I slept past 10 a.m. on my first morning and persuaded hospitality services to bring me lunch and dinner for the day. The lunch menu ranged from several cold sandwich options and a bagel and cream cheese to a fruit bowl. I ordered a bowl of raw veggies with hummus, with juice and an apple on the side. The breakfast and dinner menus were equally constricted, with the latter offering pizza and salmon on certain nights. After finishing my cold $8 meal I decided I was going to order takeout for myself instead, and lure my friends to my window with food.
My friends, it turned out, were more than happy to oblige. They brought me snacks from the student store and takeout from nearby restaurants. One friend brought me books to read and a scarf she knit for me in case I was cold. My housemate even brought me the toothbrush I had forgotten at home.
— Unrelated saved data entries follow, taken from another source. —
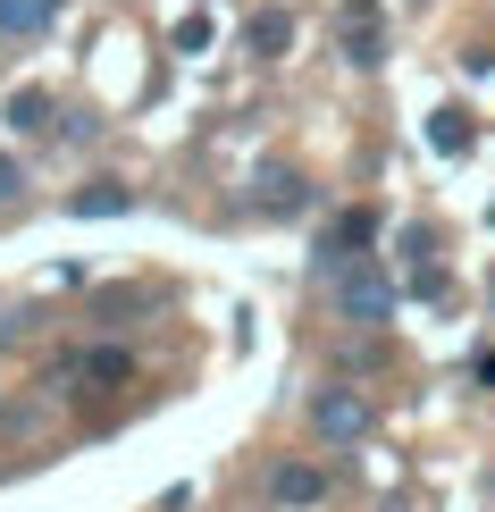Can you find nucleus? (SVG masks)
<instances>
[{
	"mask_svg": "<svg viewBox=\"0 0 495 512\" xmlns=\"http://www.w3.org/2000/svg\"><path fill=\"white\" fill-rule=\"evenodd\" d=\"M328 286H336V319H353V328H386L395 319V277L378 261H344Z\"/></svg>",
	"mask_w": 495,
	"mask_h": 512,
	"instance_id": "f257e3e1",
	"label": "nucleus"
},
{
	"mask_svg": "<svg viewBox=\"0 0 495 512\" xmlns=\"http://www.w3.org/2000/svg\"><path fill=\"white\" fill-rule=\"evenodd\" d=\"M311 429L328 437V445H361V437L378 429V412H370L353 387H319V395H311Z\"/></svg>",
	"mask_w": 495,
	"mask_h": 512,
	"instance_id": "f03ea898",
	"label": "nucleus"
},
{
	"mask_svg": "<svg viewBox=\"0 0 495 512\" xmlns=\"http://www.w3.org/2000/svg\"><path fill=\"white\" fill-rule=\"evenodd\" d=\"M336 34H344V59H353V68H378V59H386L378 0H344V9H336Z\"/></svg>",
	"mask_w": 495,
	"mask_h": 512,
	"instance_id": "7ed1b4c3",
	"label": "nucleus"
},
{
	"mask_svg": "<svg viewBox=\"0 0 495 512\" xmlns=\"http://www.w3.org/2000/svg\"><path fill=\"white\" fill-rule=\"evenodd\" d=\"M311 202V185L294 177L286 160H269V168H252V210H261V219H294V210Z\"/></svg>",
	"mask_w": 495,
	"mask_h": 512,
	"instance_id": "20e7f679",
	"label": "nucleus"
},
{
	"mask_svg": "<svg viewBox=\"0 0 495 512\" xmlns=\"http://www.w3.org/2000/svg\"><path fill=\"white\" fill-rule=\"evenodd\" d=\"M370 236H378V219H370V210H344V219L328 227V236H319V269L336 277L344 261H361V244H370Z\"/></svg>",
	"mask_w": 495,
	"mask_h": 512,
	"instance_id": "39448f33",
	"label": "nucleus"
},
{
	"mask_svg": "<svg viewBox=\"0 0 495 512\" xmlns=\"http://www.w3.org/2000/svg\"><path fill=\"white\" fill-rule=\"evenodd\" d=\"M68 210H76V219H126V210H135V194H126V185H110V177H101V185H84V194H76Z\"/></svg>",
	"mask_w": 495,
	"mask_h": 512,
	"instance_id": "423d86ee",
	"label": "nucleus"
},
{
	"mask_svg": "<svg viewBox=\"0 0 495 512\" xmlns=\"http://www.w3.org/2000/svg\"><path fill=\"white\" fill-rule=\"evenodd\" d=\"M59 17V0H0V34H42Z\"/></svg>",
	"mask_w": 495,
	"mask_h": 512,
	"instance_id": "0eeeda50",
	"label": "nucleus"
},
{
	"mask_svg": "<svg viewBox=\"0 0 495 512\" xmlns=\"http://www.w3.org/2000/svg\"><path fill=\"white\" fill-rule=\"evenodd\" d=\"M428 152L462 160V152H470V118H462V110H437V118H428Z\"/></svg>",
	"mask_w": 495,
	"mask_h": 512,
	"instance_id": "6e6552de",
	"label": "nucleus"
},
{
	"mask_svg": "<svg viewBox=\"0 0 495 512\" xmlns=\"http://www.w3.org/2000/svg\"><path fill=\"white\" fill-rule=\"evenodd\" d=\"M328 496V479L311 471V462H286V471H277V504H319Z\"/></svg>",
	"mask_w": 495,
	"mask_h": 512,
	"instance_id": "1a4fd4ad",
	"label": "nucleus"
},
{
	"mask_svg": "<svg viewBox=\"0 0 495 512\" xmlns=\"http://www.w3.org/2000/svg\"><path fill=\"white\" fill-rule=\"evenodd\" d=\"M286 42H294V17H286V9H261V17H252V51H261V59H286Z\"/></svg>",
	"mask_w": 495,
	"mask_h": 512,
	"instance_id": "9d476101",
	"label": "nucleus"
},
{
	"mask_svg": "<svg viewBox=\"0 0 495 512\" xmlns=\"http://www.w3.org/2000/svg\"><path fill=\"white\" fill-rule=\"evenodd\" d=\"M9 126H17V135L51 126V93H34V84H26V93H9Z\"/></svg>",
	"mask_w": 495,
	"mask_h": 512,
	"instance_id": "9b49d317",
	"label": "nucleus"
},
{
	"mask_svg": "<svg viewBox=\"0 0 495 512\" xmlns=\"http://www.w3.org/2000/svg\"><path fill=\"white\" fill-rule=\"evenodd\" d=\"M84 378H101V387H118V378H126V345H93V353H84Z\"/></svg>",
	"mask_w": 495,
	"mask_h": 512,
	"instance_id": "f8f14e48",
	"label": "nucleus"
},
{
	"mask_svg": "<svg viewBox=\"0 0 495 512\" xmlns=\"http://www.w3.org/2000/svg\"><path fill=\"white\" fill-rule=\"evenodd\" d=\"M177 51H185V59L210 51V17H185V26H177Z\"/></svg>",
	"mask_w": 495,
	"mask_h": 512,
	"instance_id": "ddd939ff",
	"label": "nucleus"
},
{
	"mask_svg": "<svg viewBox=\"0 0 495 512\" xmlns=\"http://www.w3.org/2000/svg\"><path fill=\"white\" fill-rule=\"evenodd\" d=\"M17 202V160H0V210Z\"/></svg>",
	"mask_w": 495,
	"mask_h": 512,
	"instance_id": "4468645a",
	"label": "nucleus"
},
{
	"mask_svg": "<svg viewBox=\"0 0 495 512\" xmlns=\"http://www.w3.org/2000/svg\"><path fill=\"white\" fill-rule=\"evenodd\" d=\"M9 336H17V311H0V345H9Z\"/></svg>",
	"mask_w": 495,
	"mask_h": 512,
	"instance_id": "2eb2a0df",
	"label": "nucleus"
}]
</instances>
Soon the shelf above my desk was stocked with food.
In between visits I’d often lazily peer out the window as I sat working at my desk, hoping to see somebody I knew walk by. The path to the music building was just a few feet from my window, and when I’d see someone I knew I’d knock aggressively. Most people didn’t hear me, but I caught the attention of a few friends who, with bemused grins on their faces, came to converse with me and examine my quarters. I’d prolong the conversations as long as I possibly could.
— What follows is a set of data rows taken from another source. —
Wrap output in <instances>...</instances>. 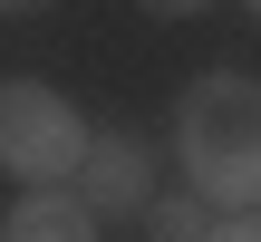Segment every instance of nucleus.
<instances>
[{
    "instance_id": "obj_5",
    "label": "nucleus",
    "mask_w": 261,
    "mask_h": 242,
    "mask_svg": "<svg viewBox=\"0 0 261 242\" xmlns=\"http://www.w3.org/2000/svg\"><path fill=\"white\" fill-rule=\"evenodd\" d=\"M213 223H203V194H155L145 204V242H203Z\"/></svg>"
},
{
    "instance_id": "obj_3",
    "label": "nucleus",
    "mask_w": 261,
    "mask_h": 242,
    "mask_svg": "<svg viewBox=\"0 0 261 242\" xmlns=\"http://www.w3.org/2000/svg\"><path fill=\"white\" fill-rule=\"evenodd\" d=\"M77 194H87V213H97V223H107V213H136V223H145V204H155V155H145L136 136H97V146H87Z\"/></svg>"
},
{
    "instance_id": "obj_1",
    "label": "nucleus",
    "mask_w": 261,
    "mask_h": 242,
    "mask_svg": "<svg viewBox=\"0 0 261 242\" xmlns=\"http://www.w3.org/2000/svg\"><path fill=\"white\" fill-rule=\"evenodd\" d=\"M174 165H184V194L223 213H261V87L242 68H203L174 97Z\"/></svg>"
},
{
    "instance_id": "obj_2",
    "label": "nucleus",
    "mask_w": 261,
    "mask_h": 242,
    "mask_svg": "<svg viewBox=\"0 0 261 242\" xmlns=\"http://www.w3.org/2000/svg\"><path fill=\"white\" fill-rule=\"evenodd\" d=\"M87 116L48 87V78H0V175L19 194H48V184H77L87 175Z\"/></svg>"
},
{
    "instance_id": "obj_4",
    "label": "nucleus",
    "mask_w": 261,
    "mask_h": 242,
    "mask_svg": "<svg viewBox=\"0 0 261 242\" xmlns=\"http://www.w3.org/2000/svg\"><path fill=\"white\" fill-rule=\"evenodd\" d=\"M0 242H97V213L77 184H48V194H19L0 213Z\"/></svg>"
},
{
    "instance_id": "obj_6",
    "label": "nucleus",
    "mask_w": 261,
    "mask_h": 242,
    "mask_svg": "<svg viewBox=\"0 0 261 242\" xmlns=\"http://www.w3.org/2000/svg\"><path fill=\"white\" fill-rule=\"evenodd\" d=\"M203 242H261V213H223V223H213Z\"/></svg>"
},
{
    "instance_id": "obj_9",
    "label": "nucleus",
    "mask_w": 261,
    "mask_h": 242,
    "mask_svg": "<svg viewBox=\"0 0 261 242\" xmlns=\"http://www.w3.org/2000/svg\"><path fill=\"white\" fill-rule=\"evenodd\" d=\"M252 19H261V0H252Z\"/></svg>"
},
{
    "instance_id": "obj_8",
    "label": "nucleus",
    "mask_w": 261,
    "mask_h": 242,
    "mask_svg": "<svg viewBox=\"0 0 261 242\" xmlns=\"http://www.w3.org/2000/svg\"><path fill=\"white\" fill-rule=\"evenodd\" d=\"M0 10H48V0H0Z\"/></svg>"
},
{
    "instance_id": "obj_7",
    "label": "nucleus",
    "mask_w": 261,
    "mask_h": 242,
    "mask_svg": "<svg viewBox=\"0 0 261 242\" xmlns=\"http://www.w3.org/2000/svg\"><path fill=\"white\" fill-rule=\"evenodd\" d=\"M145 10H155V19H194L203 0H145Z\"/></svg>"
}]
</instances>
Luckily I wasn’t alone for long. On my second evening my friend Gunnar checked into the Covid jail. PLU asked us to do our own contact tracing, and Gunnar was one of the first people I reached out to. We had worked together the night before, and went to the gym the day before that. Sure enough, I had infected him. This was unfortunate for him, but great news for me; I now had someone to talk to. He ordered us teriyaki that evening, and over the next few days we’d order food several times and hang out in each other’s doorways when we were bored or lonely, which was most of the time. We even started filming small sketches — in which I slowly descended into madness and tormented him — to pass the time.
Just as there were no fellow quarantinees stirring about the hallways, there was no supervisor of any sort. At first I was wondering if someone would catch Gunnar and I hanging out in the hallways and get us in trouble, but it soon became clear that no such thing would happen. I suppose it makes sense that nobody would want the job of patrolling the Covid ward..
Time sped by in the room. I would take class, do some homework, take a nap, work out and eat, and then it would be bedtime. Before I knew it, it was Monday, and I awoke to an email telling me that I was good to check out.
The thing was, I didn’t want to go. I had grown comfortable in my large, empty new home. Sure, I missed being outside. And yes, whenever I moved in my bed the fitted sheet ripped off. And there sounded like there were people moving inside the walls. But hey, I was getting a lot of work done, had all the time in the world (and the empty floor space) to work out, and was now loaded up on food and snacks.
I was granted an extension to stay one more day. I used it to get as much work done as I could before returning to the real world. I even enjoyed a bath in the dorm’s bathtub, which, after removing the many hairs scattered around, was rather enjoyable despite the responses of horror from my friends.
Tuesday morning I said a bittersweet goodbye to Gunnar, who was to stay on two more days, and stepped outside into the sunlight once again. I had to get moving; Covid positive or not, I was expected back at work in a few hours.